**Task instructions:**
Convert the material below into a JSON list of strings, one string per line, with blank lines left out and the pictures omitted.

**Provided material:**
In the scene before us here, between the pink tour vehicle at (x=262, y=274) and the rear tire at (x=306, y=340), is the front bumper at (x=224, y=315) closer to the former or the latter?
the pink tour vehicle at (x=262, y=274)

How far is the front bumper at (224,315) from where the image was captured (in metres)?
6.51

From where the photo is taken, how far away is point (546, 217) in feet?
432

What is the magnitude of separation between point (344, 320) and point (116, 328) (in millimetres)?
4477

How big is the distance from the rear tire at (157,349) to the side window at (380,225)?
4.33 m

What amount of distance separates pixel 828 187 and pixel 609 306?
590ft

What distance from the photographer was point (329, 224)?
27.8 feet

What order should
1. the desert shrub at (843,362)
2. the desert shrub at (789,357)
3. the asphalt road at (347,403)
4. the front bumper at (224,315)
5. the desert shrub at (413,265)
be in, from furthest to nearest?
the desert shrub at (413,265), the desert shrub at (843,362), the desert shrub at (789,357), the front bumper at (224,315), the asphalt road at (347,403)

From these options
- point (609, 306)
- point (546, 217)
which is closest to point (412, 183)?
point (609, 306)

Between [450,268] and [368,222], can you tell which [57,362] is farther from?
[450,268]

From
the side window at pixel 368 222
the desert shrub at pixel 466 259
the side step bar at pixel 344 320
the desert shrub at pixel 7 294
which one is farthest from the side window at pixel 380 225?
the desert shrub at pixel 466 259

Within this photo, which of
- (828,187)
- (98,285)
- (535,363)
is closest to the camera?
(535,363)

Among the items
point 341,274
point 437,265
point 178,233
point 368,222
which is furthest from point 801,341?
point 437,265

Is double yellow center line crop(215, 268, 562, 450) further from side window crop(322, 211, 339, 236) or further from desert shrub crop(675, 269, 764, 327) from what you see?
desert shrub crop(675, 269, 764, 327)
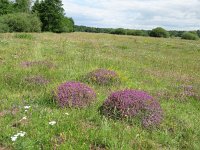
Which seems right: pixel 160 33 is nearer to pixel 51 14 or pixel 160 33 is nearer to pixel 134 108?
pixel 51 14

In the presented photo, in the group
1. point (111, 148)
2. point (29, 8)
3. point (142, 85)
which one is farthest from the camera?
point (29, 8)

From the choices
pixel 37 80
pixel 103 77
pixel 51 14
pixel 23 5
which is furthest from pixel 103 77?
pixel 23 5

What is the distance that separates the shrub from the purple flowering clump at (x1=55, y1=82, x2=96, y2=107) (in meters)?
2.39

**Finished answer:**
[
  "In the scene before us here, between the pink tour vehicle at (x=262, y=274) and the rear tire at (x=306, y=340), is the front bumper at (x=224, y=315) closer to the former or the latter?",
  "the pink tour vehicle at (x=262, y=274)",
  "How far is the front bumper at (224,315) from where the image was captured (in metres)?",
  "6.51",
  "From where the photo is taken, how far away is point (546, 217) in feet?",
  "432",
  "What is the magnitude of separation between point (344, 320) and point (116, 328) (in millimetres)?",
  "4477",
  "How big is the distance from the rear tire at (157,349) to the side window at (380,225)?",
  "4.33 m",
  "What amount of distance separates pixel 828 187 and pixel 609 306?",
  "590ft",
  "What distance from the photographer was point (329, 224)?",
  "27.8 feet",
  "What order should",
  "1. the desert shrub at (843,362)",
  "2. the desert shrub at (789,357)",
  "3. the asphalt road at (347,403)",
  "4. the front bumper at (224,315)",
  "5. the desert shrub at (413,265)",
  "be in, from furthest to nearest?",
  "the desert shrub at (413,265), the desert shrub at (843,362), the desert shrub at (789,357), the front bumper at (224,315), the asphalt road at (347,403)",
  "From these options",
  "- point (609, 306)",
  "- point (546, 217)",
  "which is closest to point (412, 183)?",
  "point (609, 306)",
  "Between [450,268] and [368,222], can you tell which [57,362] is farther from?",
  "[450,268]",
  "From",
  "the side window at pixel 368 222",
  "the desert shrub at pixel 466 259",
  "the side step bar at pixel 344 320",
  "the desert shrub at pixel 7 294",
  "which one is farthest from the side window at pixel 380 225?",
  "the desert shrub at pixel 466 259",
  "Within this photo, which of",
  "- (828,187)",
  "- (98,285)",
  "- (535,363)",
  "is closest to the camera?",
  "(535,363)",
  "Among the items",
  "point 341,274",
  "point 437,265",
  "point 178,233",
  "point 368,222",
  "which is furthest from point 801,341?",
  "point 437,265",
  "Is double yellow center line crop(215, 268, 562, 450) further from side window crop(322, 211, 339, 236) or further from desert shrub crop(675, 269, 764, 327) from what you see?",
  "desert shrub crop(675, 269, 764, 327)",
  "Which seems right: pixel 160 33 is nearer to pixel 51 14 or pixel 160 33 is nearer to pixel 134 108?",
  "pixel 51 14",
  "In the presented photo, in the group",
  "1. point (111, 148)",
  "2. point (29, 8)",
  "3. point (142, 85)",
  "which one is farthest from the camera?",
  "point (29, 8)",
  "From the choices",
  "pixel 37 80",
  "pixel 103 77",
  "pixel 51 14",
  "pixel 23 5",
  "which is furthest from pixel 103 77?",
  "pixel 23 5",
  "What is the distance that separates the shrub from the purple flowering clump at (x1=55, y1=82, x2=96, y2=107) (in meters)?",
  "2.39"
]